== GIVEN EXERCISE ==
Reproduce every item below word for word, leaving out the pictures.

Entries drawn from a dataset:
↓
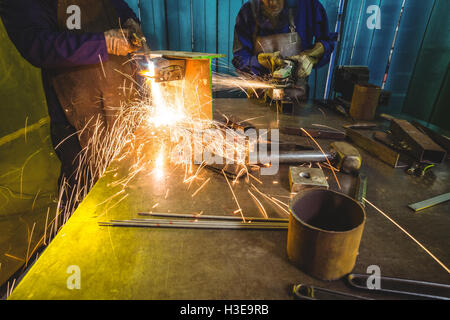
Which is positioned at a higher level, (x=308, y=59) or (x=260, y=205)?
(x=308, y=59)

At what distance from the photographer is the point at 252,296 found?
0.71 metres

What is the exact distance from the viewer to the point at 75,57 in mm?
2004

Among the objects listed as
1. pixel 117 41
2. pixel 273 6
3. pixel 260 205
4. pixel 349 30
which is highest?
pixel 273 6

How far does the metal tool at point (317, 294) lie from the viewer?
0.69 m

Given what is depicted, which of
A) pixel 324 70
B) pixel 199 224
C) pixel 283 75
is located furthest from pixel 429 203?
pixel 324 70

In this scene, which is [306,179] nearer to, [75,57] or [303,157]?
[303,157]

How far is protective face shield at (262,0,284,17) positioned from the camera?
2846 mm

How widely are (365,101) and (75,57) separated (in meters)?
2.44

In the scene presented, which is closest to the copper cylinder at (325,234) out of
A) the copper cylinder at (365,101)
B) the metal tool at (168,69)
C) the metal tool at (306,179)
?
the metal tool at (306,179)

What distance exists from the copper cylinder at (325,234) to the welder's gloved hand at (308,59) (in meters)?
2.11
↑
== EXERCISE ANSWER ==
Which is positioned at a higher level, (x=308, y=59) or (x=260, y=205)?
(x=308, y=59)

At what distance from the photographer is the point at 252,296 found?
0.71 metres

What is the exact distance from the viewer to the point at 75,57 in mm?
2004

Among the objects listed as
1. pixel 117 41
2. pixel 273 6
3. pixel 260 205
4. pixel 349 30
which is highest?
pixel 273 6

How far does the metal tool at point (317, 294) lie from the viewer?
0.69 m

Given what is depicted, which of
A) pixel 324 70
B) pixel 199 224
C) pixel 283 75
is located furthest from pixel 429 203?
pixel 324 70

In this scene, which is [306,179] nearer to, [75,57] or [303,157]?
[303,157]

How far is protective face shield at (262,0,284,17) positioned from the camera?
2846 mm

How widely are (365,101) and (75,57) separated (in meters)?
2.44

In the scene presented, which is closest to the copper cylinder at (325,234) out of
A) the copper cylinder at (365,101)
B) the metal tool at (168,69)
C) the metal tool at (306,179)
?
the metal tool at (306,179)

What distance exists from the copper cylinder at (325,234) to the welder's gloved hand at (308,59) (in meters)?
2.11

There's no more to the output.